Étron

Étron

d’Hautel, 1808 : Faire d’un étron un pain de sucre. Signifie donner une grande importance à peu de chose ; faire un grand mystère de rien ; faire plus de bruit que de besogne.
Il brille comme un étron dans une lanterne. Se dit salement et par dérision de quelqu’ornement qui jette peu d’éclat, d’un homme qui a un emploi au-dessus de ses facultés, ou qui ne fait pas honneur à sa place.

Delvau, 1866 : s. m. Stercus, — dans le même argot [du peuple]. Signifie aussi : Homme mou, sans consistance, sans valeur. L’expression est ignoble, mais elle a de nobles parrains. Rabelais n’a-t-il pas dit, au chapitre des Meurs et conditions de Panurge : « Il fit une tarte bourbonnoise, composée de force de ailz…, d’estroncs tous chaulx, et la destrempit en sanie de bosses chancreuses ? »

* ENTRÉES RÉPERTORIÉES *
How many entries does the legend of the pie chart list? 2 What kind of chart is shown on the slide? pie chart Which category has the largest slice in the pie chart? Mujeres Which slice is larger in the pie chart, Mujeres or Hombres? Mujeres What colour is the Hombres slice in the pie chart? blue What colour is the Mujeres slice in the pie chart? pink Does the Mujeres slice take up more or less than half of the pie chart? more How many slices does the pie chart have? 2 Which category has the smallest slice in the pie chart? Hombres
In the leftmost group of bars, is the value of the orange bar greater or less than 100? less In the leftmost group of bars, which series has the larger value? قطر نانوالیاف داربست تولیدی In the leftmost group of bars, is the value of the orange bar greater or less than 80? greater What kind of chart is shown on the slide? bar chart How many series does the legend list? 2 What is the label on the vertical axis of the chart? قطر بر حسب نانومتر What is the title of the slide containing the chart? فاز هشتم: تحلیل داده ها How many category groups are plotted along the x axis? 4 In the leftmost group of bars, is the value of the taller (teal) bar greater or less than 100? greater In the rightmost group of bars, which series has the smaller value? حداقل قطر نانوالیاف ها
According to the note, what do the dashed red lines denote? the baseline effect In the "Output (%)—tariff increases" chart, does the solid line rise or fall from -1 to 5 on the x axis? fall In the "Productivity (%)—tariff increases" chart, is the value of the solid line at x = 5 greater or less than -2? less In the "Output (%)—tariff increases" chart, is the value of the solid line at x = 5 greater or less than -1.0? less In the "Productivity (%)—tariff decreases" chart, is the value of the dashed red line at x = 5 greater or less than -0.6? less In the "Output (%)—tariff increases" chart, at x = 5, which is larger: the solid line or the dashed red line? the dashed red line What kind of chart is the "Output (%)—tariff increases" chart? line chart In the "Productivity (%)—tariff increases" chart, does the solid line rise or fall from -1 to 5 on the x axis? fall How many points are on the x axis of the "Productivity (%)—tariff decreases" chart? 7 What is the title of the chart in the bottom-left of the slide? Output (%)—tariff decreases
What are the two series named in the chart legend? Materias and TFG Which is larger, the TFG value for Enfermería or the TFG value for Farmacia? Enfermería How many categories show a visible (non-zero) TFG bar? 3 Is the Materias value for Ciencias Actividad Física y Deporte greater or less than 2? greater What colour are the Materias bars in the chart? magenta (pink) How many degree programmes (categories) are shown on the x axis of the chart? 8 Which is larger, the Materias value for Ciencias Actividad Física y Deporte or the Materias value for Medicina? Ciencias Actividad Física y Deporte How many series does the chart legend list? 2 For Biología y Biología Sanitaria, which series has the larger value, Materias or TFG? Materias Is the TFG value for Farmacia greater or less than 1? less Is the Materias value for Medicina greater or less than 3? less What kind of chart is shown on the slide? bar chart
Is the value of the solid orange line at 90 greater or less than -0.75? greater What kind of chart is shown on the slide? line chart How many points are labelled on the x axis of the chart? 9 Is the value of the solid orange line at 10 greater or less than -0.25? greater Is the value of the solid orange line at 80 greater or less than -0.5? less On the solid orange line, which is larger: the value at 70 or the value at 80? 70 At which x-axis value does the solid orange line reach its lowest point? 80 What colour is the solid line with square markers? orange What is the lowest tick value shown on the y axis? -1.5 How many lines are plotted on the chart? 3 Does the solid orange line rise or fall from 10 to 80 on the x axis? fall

* CONSIGNES À SUIVRE *
Poursuivez l’extrait sur le mot « étron » à partir de sa dernière phrase. Les items constituent un matériau à part, indépendant de l’extrait sur le mot « étron ».

* RÉPONSE ATTENDUE *
Étron de mouche

Vidocq, 1837 : s. f. — Cire.

Larchey, 1865 : Cire (Vidocq). — allusion au travail des abeilles.

Rigaud, 1881 : Cire, — dans le jargon des voleurs.

France, 1907 : Cire ; argot des voleurs.

Étronner

Delvau, 1866 : v. n. Cacare, — dans l’argot des faubouriens.